• [Exercises]:
a – Which places are named in the text about the drone bill? List every one.
b – In the text about the drone bill, what class of misdemeanor would House Bill 192 create?
c – Output the part of the text about the drone bill from "State Rep. Lance" up to and including "the proposed legislation.", word for word.

• [Text shown]:
State Rep. Lance Gooden,R-Terrell has filed House Bill 192, which would make it a Class A misdemeanor to use an unmanned vehicle or aircraft to capture video or photographs on private property without the consent of the property owner or occupant. The bill is co-sponsored by state Sen. John Whitmire, D-Houston.

"It was brought to my attention that it's a growing practice," Whitmire said. "Individuals and different non-governmental entities are launching drones for personal use" and there are privacy concerns. "I'm not sure if it's a huge problem, but from indication the practice will continue to grow."

Gooden, whose rural district is east of Dallas, said one of his constituents prompted him to file the proposed legislation.

"His (constituent's) neighbor was using a drone to check on his cattle and it was hovering over his property," said Gooden, 30, now in his second term of office. "He asked me, 'Does that seem right to you?' I said no, it's not right. Everyone should have a reasonable expectation of privacy on their private property."

• [Supplied entries]:
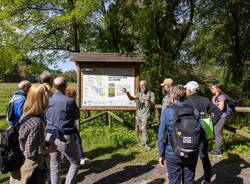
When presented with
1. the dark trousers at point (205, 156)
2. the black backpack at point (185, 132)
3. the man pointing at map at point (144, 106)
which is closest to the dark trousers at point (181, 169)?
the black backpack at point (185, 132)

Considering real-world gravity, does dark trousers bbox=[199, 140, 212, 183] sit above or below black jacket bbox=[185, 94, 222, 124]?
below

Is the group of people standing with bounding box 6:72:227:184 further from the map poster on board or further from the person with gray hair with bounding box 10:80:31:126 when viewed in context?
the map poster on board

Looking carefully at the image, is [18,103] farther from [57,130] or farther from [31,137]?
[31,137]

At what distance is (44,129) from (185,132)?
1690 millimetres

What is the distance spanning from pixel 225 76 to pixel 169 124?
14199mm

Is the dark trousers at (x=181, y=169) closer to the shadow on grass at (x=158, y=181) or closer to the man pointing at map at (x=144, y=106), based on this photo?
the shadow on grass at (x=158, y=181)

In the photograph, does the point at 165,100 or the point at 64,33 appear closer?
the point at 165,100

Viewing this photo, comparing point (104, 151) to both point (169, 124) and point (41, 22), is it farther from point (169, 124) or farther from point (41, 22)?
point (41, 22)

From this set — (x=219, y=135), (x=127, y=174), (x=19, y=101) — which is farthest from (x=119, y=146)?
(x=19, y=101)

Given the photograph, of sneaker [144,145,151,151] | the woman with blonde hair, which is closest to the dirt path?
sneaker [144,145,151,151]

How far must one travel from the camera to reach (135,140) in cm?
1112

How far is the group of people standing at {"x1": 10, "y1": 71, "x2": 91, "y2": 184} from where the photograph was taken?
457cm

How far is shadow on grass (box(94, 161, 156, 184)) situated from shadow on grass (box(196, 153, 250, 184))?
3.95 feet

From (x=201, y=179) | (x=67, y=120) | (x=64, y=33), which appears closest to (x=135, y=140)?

==

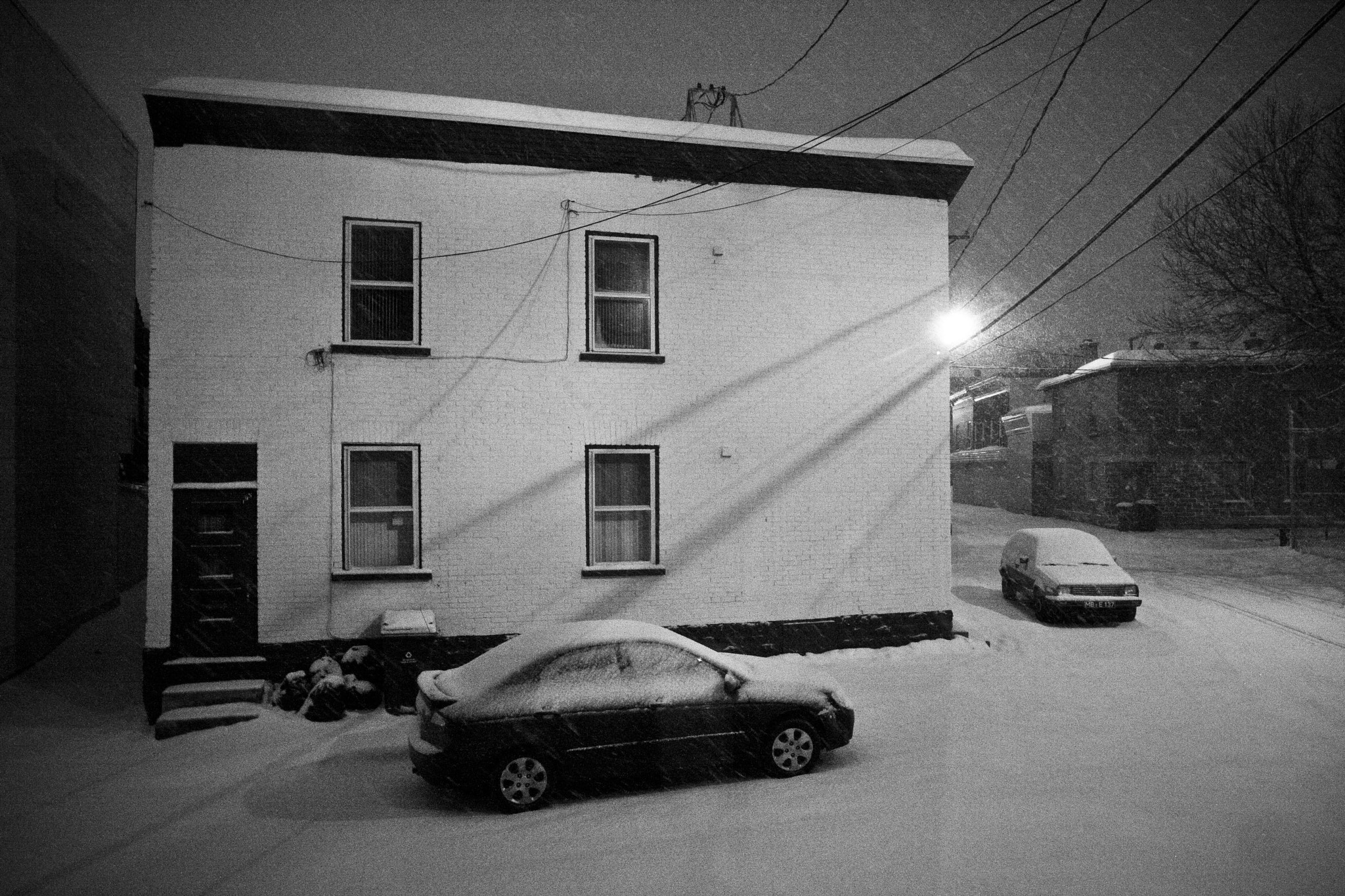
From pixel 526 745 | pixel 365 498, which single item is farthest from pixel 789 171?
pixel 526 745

==

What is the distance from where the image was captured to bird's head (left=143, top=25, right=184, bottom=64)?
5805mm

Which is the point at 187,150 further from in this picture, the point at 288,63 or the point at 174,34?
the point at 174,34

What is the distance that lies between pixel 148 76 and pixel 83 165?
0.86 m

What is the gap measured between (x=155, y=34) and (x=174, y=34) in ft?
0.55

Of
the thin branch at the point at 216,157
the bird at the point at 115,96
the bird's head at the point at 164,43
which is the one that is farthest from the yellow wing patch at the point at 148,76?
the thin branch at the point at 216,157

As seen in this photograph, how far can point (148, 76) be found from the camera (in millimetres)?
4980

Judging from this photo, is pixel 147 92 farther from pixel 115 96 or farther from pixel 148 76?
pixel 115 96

• [Solutions per task]:
a – Terrell, Houston, Dallas

b – A Class A misdemeanor.

c –
State Rep. Lance Gooden,R-Terrell has filed House Bill 192, which would make it a Class A misdemeanor to use an unmanned vehicle or aircraft to capture video or photographs on private property without the consent of the property owner or occupant. The bill is co-sponsored by state Sen. John Whitmire, D-Houston.

"It was brought to my attention that it's a growing practice," Whitmire said. "Individuals and different non-governmental entities are launching drones for personal use" and there are privacy concerns. "I'm not sure if it's a huge problem, but from indication the practice will continue to grow."

Gooden, whose rural district is east of Dallas, said one of his constituents prompted him to file the proposed legislation.